During the seven-minute, eight-second Meet the Players: A Heroic Cast, we hear from Johnson, Hart, Gillan, Black, Kasdan, and Tolmach. As expected, “Meet” discusses cast and performances. It throws out a few good shots from the set but fails to deliver much useful information.

Next comes Surviving the Jungle: Spectacular Stunts, a five-minute, 47-second reel with Gillan, Kasdan, Tolmach, stunt coordinator Gary M. Hymes, 2nd unit director Jack Gill, and motorcycle coordinator Justin Kell. Inevitably, “Surviving” gets into stunts and action. It becomes another moderately interesting piece.

Attack of the Rhinos goes for three minutes, 56 seconds and features Johnson, Black, Kasdan, Chen, director of photography Gyula Pados, helicopter tech advisor Doug Scroggins, and editor Mark Helfrich. “Rhinos” delivers specifics about the creation of one movie scene. Though brief, it becomes a pretty informative clip, especially because we see lots of “before/after” footage.

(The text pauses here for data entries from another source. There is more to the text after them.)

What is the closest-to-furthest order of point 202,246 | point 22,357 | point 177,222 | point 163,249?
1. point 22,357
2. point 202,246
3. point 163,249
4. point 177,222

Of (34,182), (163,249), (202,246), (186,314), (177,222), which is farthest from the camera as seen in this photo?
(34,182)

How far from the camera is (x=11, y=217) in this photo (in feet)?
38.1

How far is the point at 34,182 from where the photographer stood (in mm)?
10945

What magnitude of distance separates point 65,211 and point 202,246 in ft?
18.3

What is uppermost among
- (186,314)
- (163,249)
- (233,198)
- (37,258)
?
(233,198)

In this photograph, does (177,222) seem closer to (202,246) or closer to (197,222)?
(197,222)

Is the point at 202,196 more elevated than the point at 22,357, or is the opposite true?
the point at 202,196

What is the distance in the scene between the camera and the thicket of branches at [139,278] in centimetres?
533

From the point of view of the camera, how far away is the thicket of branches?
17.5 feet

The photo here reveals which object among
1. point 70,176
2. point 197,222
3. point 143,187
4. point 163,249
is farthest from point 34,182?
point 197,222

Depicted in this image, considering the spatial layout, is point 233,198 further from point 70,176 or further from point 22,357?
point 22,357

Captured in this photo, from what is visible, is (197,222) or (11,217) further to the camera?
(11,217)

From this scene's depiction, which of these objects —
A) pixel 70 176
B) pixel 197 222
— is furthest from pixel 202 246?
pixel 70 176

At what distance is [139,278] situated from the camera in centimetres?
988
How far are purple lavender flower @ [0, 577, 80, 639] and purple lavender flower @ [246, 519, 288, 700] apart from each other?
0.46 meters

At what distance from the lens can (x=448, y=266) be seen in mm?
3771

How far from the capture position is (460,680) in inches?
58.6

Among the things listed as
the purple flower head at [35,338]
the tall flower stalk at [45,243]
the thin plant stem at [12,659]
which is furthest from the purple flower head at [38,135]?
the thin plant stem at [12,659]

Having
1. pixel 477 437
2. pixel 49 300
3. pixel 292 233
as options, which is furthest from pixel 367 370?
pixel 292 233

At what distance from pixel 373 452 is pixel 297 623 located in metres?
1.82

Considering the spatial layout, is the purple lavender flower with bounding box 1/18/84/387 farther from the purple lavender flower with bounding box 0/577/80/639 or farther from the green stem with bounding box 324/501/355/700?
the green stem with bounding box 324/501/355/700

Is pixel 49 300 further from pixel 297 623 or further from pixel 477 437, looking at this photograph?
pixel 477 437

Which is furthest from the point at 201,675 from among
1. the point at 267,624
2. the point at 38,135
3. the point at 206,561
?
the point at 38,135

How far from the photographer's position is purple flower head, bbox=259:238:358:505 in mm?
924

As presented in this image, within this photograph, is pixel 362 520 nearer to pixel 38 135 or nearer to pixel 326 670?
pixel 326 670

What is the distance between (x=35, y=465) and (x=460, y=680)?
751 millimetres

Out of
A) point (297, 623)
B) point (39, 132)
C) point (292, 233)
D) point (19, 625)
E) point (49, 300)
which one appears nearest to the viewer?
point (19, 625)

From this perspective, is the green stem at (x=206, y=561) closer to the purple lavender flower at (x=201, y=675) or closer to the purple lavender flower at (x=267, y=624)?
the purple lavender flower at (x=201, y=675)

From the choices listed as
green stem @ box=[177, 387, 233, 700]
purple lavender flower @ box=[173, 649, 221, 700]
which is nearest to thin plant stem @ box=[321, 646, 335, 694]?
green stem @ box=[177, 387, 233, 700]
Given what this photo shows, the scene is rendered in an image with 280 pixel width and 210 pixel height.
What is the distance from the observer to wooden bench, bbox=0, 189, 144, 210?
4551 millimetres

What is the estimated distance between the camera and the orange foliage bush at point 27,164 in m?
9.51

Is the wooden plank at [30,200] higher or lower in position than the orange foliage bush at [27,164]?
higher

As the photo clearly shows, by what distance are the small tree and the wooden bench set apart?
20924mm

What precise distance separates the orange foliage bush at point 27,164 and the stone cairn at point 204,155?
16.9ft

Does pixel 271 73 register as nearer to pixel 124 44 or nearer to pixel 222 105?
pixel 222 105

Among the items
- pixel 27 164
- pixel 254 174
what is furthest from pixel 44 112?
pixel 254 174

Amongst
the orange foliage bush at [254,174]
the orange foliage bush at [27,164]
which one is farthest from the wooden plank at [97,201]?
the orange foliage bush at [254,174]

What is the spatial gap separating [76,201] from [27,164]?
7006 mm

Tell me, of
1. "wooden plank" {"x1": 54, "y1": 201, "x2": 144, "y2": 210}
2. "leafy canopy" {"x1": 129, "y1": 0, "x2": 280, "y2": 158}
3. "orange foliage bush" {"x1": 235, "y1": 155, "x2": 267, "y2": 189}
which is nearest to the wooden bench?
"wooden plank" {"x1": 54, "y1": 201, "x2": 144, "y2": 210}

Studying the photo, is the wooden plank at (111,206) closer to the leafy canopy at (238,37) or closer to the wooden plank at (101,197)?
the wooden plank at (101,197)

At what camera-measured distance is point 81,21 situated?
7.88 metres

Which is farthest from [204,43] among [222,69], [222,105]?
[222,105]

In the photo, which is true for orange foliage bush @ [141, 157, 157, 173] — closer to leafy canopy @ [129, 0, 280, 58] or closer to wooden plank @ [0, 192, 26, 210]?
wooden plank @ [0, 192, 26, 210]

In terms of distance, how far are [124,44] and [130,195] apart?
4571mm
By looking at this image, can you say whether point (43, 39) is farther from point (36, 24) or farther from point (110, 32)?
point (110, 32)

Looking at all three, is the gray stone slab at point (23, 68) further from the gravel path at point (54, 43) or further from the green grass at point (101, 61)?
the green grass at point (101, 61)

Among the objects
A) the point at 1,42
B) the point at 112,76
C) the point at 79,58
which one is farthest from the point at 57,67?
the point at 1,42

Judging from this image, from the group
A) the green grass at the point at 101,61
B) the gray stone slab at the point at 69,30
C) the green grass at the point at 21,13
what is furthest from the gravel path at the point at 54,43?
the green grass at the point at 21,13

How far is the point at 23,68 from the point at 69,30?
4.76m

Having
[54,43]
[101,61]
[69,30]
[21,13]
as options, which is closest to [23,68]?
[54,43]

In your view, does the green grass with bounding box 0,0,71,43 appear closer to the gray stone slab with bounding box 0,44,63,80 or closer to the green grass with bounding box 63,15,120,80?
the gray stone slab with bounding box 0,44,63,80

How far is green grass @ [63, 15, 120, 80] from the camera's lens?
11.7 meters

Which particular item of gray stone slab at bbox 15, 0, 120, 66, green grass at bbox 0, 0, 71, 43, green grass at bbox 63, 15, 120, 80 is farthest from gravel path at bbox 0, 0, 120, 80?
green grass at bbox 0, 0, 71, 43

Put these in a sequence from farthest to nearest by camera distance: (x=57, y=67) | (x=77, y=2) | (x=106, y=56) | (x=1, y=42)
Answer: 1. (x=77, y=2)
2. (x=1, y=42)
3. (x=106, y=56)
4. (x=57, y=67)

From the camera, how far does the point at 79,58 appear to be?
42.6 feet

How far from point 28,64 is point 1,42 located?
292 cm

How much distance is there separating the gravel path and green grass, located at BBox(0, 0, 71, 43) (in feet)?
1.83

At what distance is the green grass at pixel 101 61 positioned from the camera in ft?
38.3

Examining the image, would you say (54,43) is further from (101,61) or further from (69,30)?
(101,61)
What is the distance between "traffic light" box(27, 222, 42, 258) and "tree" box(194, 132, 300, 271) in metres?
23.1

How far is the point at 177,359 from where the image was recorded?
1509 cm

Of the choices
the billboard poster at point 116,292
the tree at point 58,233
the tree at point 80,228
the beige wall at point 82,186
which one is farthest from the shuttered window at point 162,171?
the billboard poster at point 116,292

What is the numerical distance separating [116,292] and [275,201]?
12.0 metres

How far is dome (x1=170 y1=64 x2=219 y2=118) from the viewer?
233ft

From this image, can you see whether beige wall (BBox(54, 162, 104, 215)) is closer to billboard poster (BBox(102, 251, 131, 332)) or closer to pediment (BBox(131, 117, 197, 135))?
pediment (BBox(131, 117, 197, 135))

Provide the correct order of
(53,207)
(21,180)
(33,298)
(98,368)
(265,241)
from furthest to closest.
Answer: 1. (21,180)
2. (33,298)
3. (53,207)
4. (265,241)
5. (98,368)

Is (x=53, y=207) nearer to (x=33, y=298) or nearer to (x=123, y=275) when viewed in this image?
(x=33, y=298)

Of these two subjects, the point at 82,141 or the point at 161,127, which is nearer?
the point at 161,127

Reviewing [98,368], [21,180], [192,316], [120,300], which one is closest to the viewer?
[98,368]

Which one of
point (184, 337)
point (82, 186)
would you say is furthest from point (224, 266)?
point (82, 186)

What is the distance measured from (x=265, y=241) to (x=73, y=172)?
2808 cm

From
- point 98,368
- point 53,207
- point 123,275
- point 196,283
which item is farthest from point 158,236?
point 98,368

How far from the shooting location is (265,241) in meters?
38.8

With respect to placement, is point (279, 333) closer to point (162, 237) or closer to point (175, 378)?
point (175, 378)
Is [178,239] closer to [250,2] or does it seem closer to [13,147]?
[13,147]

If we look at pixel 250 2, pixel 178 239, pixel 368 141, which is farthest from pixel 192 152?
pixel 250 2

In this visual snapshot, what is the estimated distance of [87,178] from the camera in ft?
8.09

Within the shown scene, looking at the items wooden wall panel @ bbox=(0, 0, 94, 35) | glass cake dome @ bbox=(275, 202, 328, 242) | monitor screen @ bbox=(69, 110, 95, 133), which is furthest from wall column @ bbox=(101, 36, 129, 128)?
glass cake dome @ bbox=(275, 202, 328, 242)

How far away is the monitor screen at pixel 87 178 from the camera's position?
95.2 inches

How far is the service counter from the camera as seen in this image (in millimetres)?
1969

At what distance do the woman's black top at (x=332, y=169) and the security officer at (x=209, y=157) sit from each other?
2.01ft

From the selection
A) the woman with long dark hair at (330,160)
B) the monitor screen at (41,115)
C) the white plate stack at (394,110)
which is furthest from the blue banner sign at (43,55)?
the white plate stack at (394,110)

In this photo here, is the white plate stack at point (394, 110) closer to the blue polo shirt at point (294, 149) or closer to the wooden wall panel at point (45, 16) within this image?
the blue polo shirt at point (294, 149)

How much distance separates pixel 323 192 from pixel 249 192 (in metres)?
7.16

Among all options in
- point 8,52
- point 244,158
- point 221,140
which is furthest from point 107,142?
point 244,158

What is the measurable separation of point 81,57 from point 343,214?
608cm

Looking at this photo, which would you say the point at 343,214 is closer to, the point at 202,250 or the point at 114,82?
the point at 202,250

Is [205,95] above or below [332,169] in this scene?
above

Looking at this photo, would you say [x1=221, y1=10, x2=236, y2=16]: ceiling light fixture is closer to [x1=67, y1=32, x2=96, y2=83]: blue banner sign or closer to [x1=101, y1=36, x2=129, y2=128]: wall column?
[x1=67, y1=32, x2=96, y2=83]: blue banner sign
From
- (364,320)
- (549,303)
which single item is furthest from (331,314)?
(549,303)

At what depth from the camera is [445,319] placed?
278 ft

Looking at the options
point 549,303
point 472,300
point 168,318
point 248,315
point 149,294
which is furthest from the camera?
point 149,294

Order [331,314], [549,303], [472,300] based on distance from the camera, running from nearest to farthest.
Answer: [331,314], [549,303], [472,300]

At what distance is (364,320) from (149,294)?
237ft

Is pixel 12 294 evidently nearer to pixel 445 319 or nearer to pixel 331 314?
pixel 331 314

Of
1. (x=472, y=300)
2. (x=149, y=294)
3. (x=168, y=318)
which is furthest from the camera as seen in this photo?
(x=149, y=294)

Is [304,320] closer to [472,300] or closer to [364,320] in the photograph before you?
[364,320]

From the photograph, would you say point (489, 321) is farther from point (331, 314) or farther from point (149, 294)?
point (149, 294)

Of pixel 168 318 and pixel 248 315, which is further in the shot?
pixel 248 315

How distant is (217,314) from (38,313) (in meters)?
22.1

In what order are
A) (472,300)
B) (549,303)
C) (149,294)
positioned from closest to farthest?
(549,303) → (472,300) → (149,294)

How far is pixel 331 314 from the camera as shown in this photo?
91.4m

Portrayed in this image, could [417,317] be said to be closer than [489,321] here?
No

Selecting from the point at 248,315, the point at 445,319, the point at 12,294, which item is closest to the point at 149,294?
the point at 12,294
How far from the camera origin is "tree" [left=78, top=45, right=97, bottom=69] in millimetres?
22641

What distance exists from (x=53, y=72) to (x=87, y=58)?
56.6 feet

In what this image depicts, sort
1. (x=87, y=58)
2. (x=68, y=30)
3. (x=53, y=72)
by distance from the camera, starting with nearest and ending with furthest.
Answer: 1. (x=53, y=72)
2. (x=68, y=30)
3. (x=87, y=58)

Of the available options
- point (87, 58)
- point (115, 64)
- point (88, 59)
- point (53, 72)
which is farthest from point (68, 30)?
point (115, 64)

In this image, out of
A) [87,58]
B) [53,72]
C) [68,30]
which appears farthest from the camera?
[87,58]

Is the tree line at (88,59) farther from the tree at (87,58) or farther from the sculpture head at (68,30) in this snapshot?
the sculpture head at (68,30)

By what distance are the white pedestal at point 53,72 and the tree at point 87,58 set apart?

Finally, Book to Board Game to Big Screen & Beyond: Celebrating the Legacy of Jumanji occupies four minutes, 44 seconds and delivers info from Johnson, Hart, Kasdan, Black and Gillan. “Legacy” looks at the original film and its expansion with Jungle. It lacks substance.

A Music Video called “Jumanji, Jumanji” takes up three minutes, 35 seconds. A duet between Jack Black and Nick Jonas, it offers an intentionally cheesy spoof of movie theme songs. It’s not hilarious but it’s amusing enough.

The disc opens with ads for The Star, Peter Rabbit, The Emoji Movie, Spider-Man: Homecoming, Angry Bird Blues, The Swan Princess: A Royal MzTery and Hotel Transylvania 3. No trailer for Jjungle appears here.

An unexpected box office hit, Jumanji: Welcome to the Jungle offers a fun update on the source. Though it never becomes anything special, it still delivers enough laughs and action to satisfy. The Blu-ray provides strong picture and audio as well as a serviceable set of supplements. The lack of dynamic bonus materials disappoints, but the film works pretty well.